Quantum 101
Chapter Seventeen - The Higgs and the LHC
Section 18 of 22
CHAPTER SEVENTEEN
The Higgs and the LHC
BY THE END of the 20th century, the Standard Model of particle physics was nearly complete.
It described all known particles.
It unified three of the four fundamental forces.
It predicted the existence of antimatter, neutrinos, gluons, W and Z bosons, and all of them had been found.
But something was off.
According to the model, particles should be massless.
Photons are. Gluons probably are.
But electrons? Quarks? W and Z bosons?
They clearly have mass.
Where was it coming from?
The answer, theoretically, was the Higgs field.
Proposed in the 1960s by Peter Higgs and others, the idea was this:
There is an invisible field permeating all of space.

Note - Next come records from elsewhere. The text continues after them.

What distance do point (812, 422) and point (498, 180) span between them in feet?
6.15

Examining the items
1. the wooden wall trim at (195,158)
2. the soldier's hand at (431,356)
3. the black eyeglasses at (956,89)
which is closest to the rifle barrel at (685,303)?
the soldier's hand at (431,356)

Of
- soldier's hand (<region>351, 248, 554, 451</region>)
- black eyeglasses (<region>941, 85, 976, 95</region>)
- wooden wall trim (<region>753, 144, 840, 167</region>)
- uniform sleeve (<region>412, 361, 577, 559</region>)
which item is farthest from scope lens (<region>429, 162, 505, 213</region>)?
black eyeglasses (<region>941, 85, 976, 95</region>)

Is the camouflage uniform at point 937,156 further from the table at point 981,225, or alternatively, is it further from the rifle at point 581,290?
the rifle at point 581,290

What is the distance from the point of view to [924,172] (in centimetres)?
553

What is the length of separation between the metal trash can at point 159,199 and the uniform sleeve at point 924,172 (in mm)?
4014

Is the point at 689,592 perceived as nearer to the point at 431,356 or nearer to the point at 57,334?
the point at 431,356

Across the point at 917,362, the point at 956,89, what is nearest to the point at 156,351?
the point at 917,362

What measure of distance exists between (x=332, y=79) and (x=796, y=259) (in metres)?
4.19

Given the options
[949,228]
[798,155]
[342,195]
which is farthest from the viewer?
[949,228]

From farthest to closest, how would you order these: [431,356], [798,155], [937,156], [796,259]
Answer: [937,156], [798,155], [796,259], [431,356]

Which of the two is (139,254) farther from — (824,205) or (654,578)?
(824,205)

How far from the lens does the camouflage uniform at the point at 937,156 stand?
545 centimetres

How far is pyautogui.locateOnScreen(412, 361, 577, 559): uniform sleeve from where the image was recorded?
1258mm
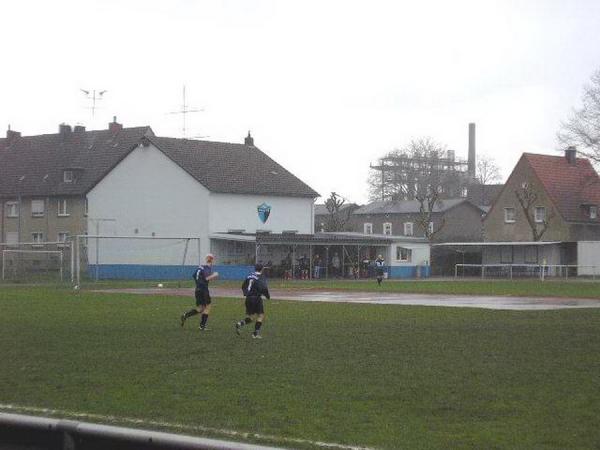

Particles moving through it get “dragged.” Like objects moving through molasses.
That drag is mass.
The field gives particles mass the way water gives resistance.
And just like other quantum fields, the Higgs field should have a particle. Its ripple.
The Higgs boson.
The problem?
No one had seen it.
And it was heavy.
Too heavy for any existing accelerator to find.
So we built a new one.
The Large Hadron Collider is a 17-mile ring buried beneath the French–Swiss border.
It accelerates protons to nearly the speed of light and smashes them together.
The collisions are tiny, violent, and pure energy. Exactly what’s needed to birth rare particles.
It took years. Billions of dollars. Thousands of scientists.
Then in 2012, two teams named ATLAS and CMS announced the discovery.
A new particle had been found.
Roughly 125 giga–electron volts in mass.
Just as predicted.
It behaved like the Higgs boson.
The final piece of the Standard Model had appeared.
And it was a triumph.
Not because the Higgs was exciting on its own, but because it completed the picture.
It explained why particles have mass.
Why the weak force is short-range.
Why the model holds together at all.
But it also raised new questions.
Why that mass?
Why does the Higgs field exist at all?
And what lies beyond?
Because as powerful as the Standard Model is…
It’s incomplete.
It doesn’t include gravity.
It doesn’t explain dark matter or dark energy.
And it doesn’t tell us why the universe chose these particles and not others.
The Higgs answered one question.
But it opened a dozen more.
Still, it was proof that the quantum field picture works.
That when we smash matter hard enough, we get to peek at the code.
And some of that code?
It cheats in ways we still don’t understand.
Like the way particles tunnel through walls.
Or escape from the sun.
Or vanish through sheer quantum disobedience.